## [Exercise]
Count how many lines in the data below contain the word "large", and give only that number.
^^^^
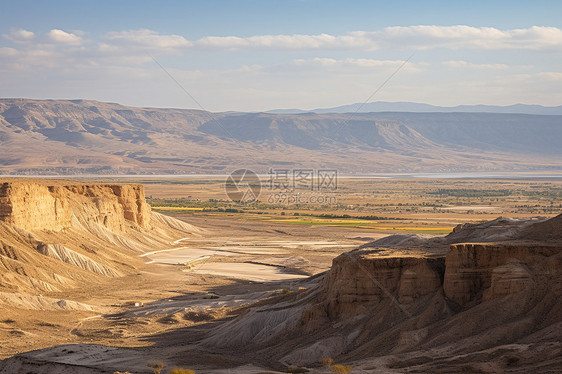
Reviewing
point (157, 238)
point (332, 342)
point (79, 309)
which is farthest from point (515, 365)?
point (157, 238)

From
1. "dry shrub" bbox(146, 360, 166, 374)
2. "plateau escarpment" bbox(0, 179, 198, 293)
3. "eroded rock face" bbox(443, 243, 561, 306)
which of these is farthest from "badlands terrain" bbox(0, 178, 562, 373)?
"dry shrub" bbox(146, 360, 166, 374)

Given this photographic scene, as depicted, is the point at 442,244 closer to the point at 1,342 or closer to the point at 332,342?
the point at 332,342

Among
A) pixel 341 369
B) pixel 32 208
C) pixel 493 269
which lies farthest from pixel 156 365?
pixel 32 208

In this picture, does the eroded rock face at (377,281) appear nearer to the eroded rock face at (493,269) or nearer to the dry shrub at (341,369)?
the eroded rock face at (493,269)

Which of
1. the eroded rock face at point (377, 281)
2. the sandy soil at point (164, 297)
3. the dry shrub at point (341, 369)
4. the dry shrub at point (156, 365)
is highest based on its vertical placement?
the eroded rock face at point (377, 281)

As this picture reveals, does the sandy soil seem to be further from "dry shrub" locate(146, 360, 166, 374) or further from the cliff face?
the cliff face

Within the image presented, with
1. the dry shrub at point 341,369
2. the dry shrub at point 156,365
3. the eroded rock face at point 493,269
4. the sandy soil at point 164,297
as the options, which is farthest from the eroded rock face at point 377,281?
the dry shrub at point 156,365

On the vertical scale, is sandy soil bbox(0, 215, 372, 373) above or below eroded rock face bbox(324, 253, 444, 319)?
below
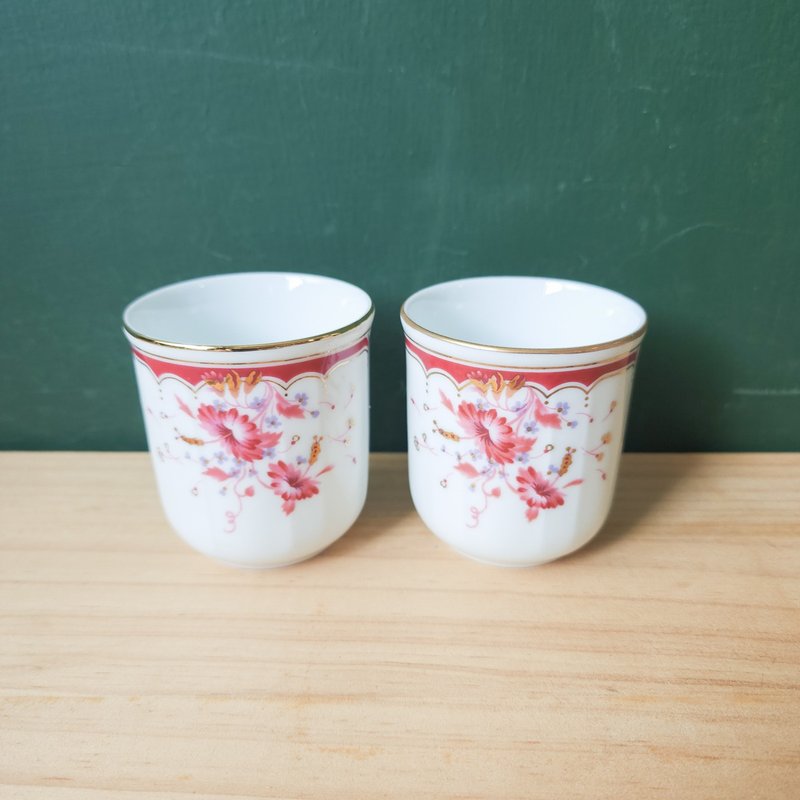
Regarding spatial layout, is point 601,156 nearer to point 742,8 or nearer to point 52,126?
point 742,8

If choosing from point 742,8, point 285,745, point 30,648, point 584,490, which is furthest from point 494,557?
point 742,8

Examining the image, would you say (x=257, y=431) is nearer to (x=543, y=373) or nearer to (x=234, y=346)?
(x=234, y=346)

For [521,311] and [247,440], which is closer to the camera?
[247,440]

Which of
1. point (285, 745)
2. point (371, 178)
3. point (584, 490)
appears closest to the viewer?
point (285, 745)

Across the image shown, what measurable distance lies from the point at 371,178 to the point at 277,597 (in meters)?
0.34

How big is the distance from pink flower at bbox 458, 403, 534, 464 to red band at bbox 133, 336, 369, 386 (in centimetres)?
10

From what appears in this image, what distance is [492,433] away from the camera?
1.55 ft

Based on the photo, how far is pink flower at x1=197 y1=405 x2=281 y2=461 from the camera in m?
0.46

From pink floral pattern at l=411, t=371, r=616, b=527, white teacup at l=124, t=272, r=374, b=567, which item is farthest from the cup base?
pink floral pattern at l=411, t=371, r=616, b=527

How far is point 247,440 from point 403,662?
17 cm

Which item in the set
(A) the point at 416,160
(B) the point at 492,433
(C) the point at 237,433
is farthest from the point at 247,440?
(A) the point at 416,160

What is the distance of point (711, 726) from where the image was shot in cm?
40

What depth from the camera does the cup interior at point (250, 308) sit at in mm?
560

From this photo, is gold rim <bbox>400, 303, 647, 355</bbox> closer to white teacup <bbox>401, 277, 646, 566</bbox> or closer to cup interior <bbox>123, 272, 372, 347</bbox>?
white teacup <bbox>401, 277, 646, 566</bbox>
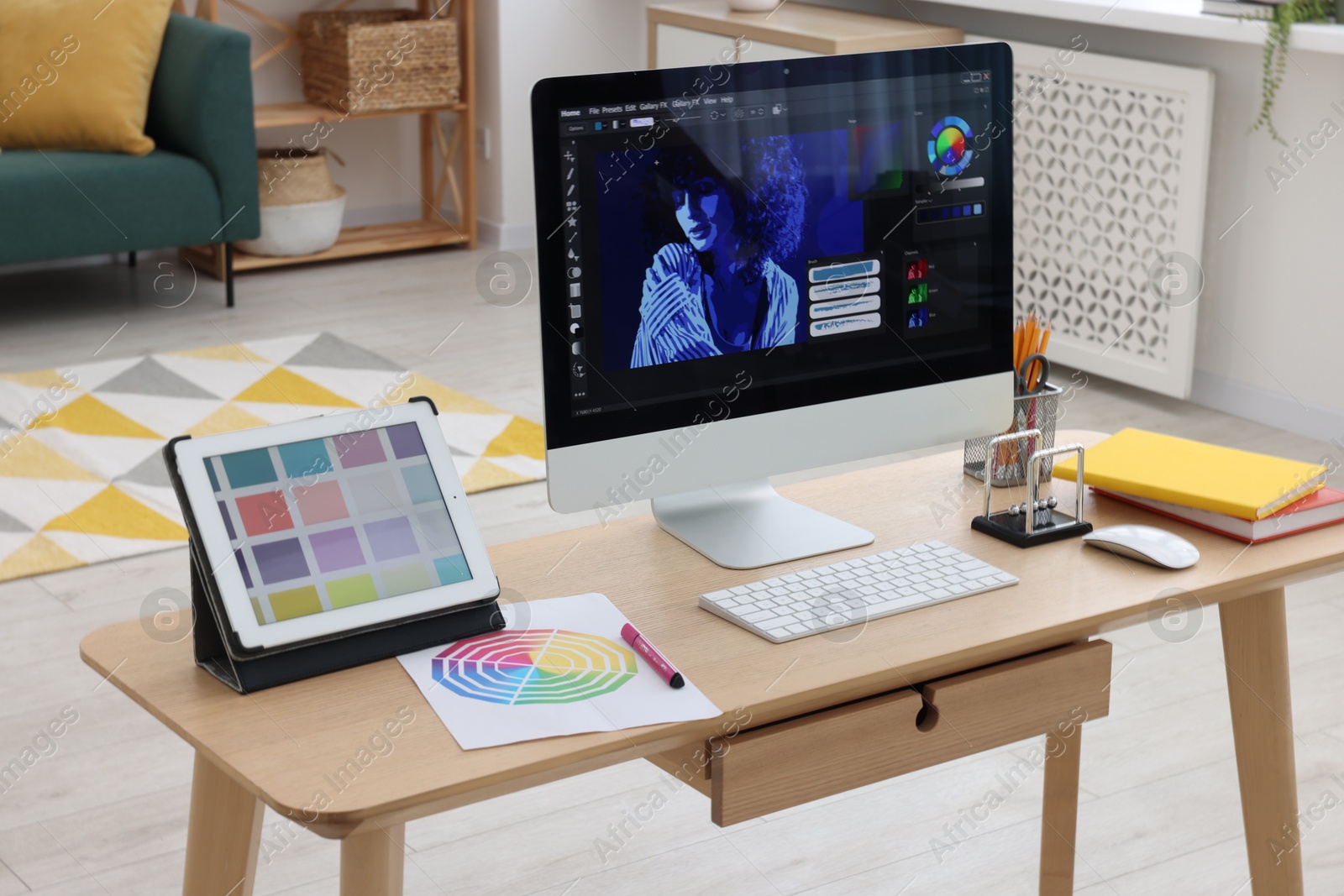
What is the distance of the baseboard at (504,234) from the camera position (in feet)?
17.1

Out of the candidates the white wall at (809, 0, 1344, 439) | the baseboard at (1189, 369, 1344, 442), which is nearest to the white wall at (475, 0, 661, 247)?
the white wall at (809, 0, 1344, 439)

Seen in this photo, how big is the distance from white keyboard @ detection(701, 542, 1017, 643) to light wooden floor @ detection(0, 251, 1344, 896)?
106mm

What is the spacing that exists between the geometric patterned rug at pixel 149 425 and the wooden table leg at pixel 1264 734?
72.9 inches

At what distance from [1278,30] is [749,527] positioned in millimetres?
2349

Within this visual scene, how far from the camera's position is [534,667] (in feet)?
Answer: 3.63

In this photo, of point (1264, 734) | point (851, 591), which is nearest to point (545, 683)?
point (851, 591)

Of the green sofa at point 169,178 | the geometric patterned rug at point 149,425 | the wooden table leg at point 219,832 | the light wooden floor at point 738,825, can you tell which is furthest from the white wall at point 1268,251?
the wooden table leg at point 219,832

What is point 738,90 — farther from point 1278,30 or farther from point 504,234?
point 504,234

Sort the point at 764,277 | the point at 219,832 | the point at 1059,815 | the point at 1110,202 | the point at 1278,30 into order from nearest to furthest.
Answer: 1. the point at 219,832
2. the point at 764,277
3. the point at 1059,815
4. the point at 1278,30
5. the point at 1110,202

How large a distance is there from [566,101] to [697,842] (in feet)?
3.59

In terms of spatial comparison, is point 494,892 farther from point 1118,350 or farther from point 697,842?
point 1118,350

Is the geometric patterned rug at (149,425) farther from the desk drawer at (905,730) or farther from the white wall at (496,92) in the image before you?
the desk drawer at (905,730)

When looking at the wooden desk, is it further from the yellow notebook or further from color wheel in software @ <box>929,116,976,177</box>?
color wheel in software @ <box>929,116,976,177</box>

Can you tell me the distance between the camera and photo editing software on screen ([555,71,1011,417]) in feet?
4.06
^^^^
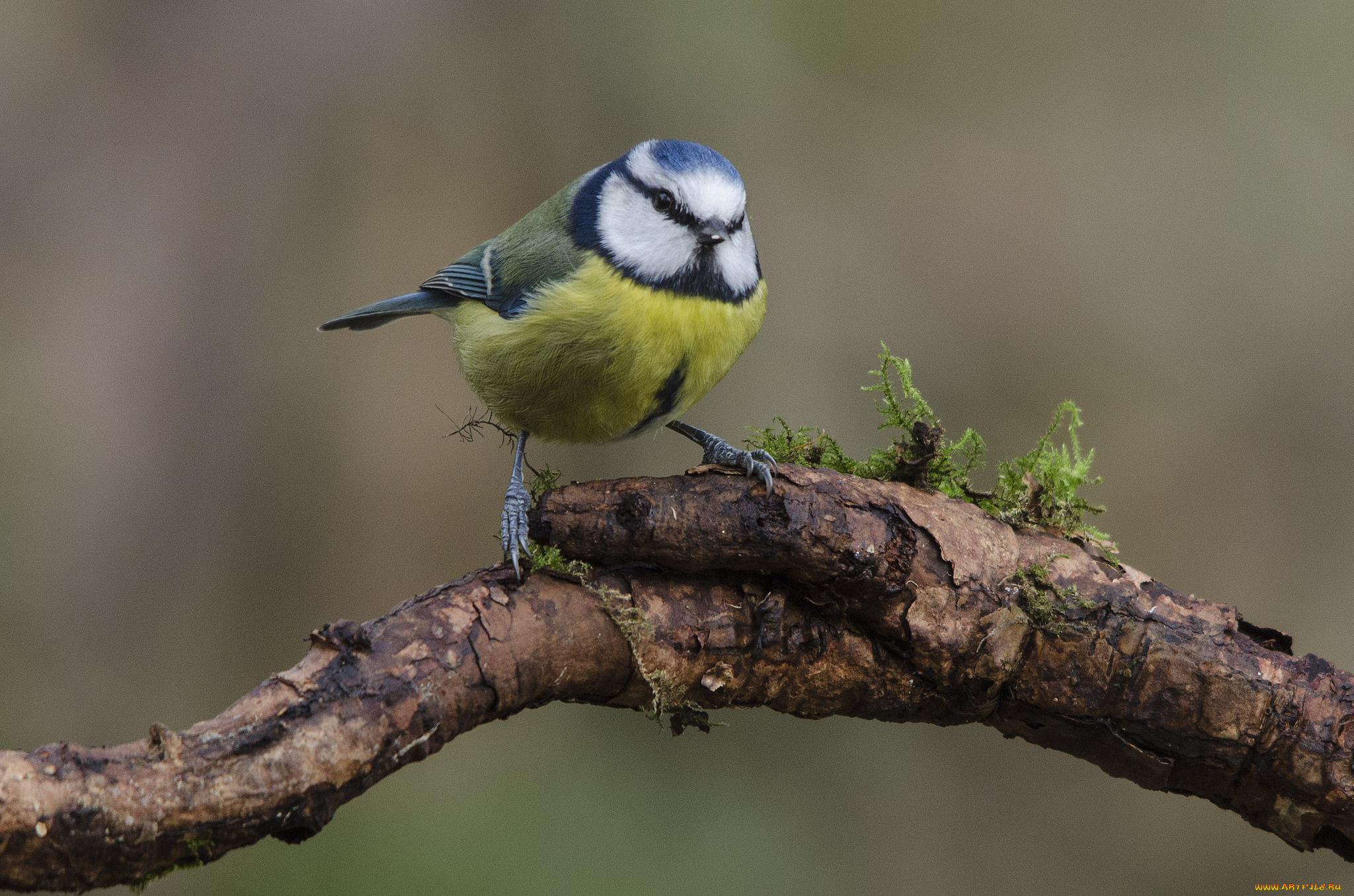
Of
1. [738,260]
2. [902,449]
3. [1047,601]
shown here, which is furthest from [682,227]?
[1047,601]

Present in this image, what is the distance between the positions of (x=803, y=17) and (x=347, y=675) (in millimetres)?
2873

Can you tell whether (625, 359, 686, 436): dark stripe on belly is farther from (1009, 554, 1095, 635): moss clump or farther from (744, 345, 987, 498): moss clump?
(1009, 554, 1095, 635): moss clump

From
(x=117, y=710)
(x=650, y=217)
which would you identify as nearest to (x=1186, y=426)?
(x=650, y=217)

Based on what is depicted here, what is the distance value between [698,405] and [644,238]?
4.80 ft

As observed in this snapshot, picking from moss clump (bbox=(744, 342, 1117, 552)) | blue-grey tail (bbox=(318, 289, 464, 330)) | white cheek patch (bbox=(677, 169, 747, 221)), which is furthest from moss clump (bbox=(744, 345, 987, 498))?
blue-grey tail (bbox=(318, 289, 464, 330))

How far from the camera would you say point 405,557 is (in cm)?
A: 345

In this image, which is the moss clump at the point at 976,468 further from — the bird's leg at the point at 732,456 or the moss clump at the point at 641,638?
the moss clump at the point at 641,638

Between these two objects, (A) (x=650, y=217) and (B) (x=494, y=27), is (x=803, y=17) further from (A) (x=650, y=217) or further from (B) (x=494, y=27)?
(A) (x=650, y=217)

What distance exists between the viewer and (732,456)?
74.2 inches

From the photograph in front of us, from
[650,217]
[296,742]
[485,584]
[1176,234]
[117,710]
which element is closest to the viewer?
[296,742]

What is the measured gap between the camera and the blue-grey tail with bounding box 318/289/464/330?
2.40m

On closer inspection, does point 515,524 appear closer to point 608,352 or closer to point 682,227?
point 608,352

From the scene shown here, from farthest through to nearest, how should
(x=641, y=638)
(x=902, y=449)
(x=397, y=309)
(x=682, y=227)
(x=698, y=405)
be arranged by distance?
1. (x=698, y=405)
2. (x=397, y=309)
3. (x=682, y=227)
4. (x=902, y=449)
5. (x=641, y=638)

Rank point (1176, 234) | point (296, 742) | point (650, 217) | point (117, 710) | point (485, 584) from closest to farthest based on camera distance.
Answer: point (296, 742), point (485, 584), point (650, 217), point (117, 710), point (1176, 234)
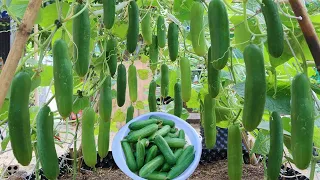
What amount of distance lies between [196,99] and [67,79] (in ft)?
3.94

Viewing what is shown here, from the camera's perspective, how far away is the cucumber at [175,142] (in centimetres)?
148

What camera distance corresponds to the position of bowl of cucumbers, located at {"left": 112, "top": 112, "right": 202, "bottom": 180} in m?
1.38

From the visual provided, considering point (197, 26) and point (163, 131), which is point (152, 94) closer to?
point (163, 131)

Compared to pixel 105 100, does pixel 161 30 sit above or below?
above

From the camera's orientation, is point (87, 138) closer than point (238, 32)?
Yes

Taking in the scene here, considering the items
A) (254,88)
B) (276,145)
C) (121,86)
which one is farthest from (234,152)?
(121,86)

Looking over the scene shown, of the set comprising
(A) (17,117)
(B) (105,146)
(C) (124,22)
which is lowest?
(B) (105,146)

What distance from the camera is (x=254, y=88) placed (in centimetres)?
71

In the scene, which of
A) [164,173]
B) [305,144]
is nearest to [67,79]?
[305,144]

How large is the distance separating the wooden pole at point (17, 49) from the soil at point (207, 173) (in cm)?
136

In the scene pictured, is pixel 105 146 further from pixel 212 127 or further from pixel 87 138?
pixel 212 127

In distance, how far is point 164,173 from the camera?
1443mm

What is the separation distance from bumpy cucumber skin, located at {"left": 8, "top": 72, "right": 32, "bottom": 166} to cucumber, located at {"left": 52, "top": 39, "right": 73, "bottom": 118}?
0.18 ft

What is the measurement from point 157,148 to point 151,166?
^^^^
## [Finished task]
2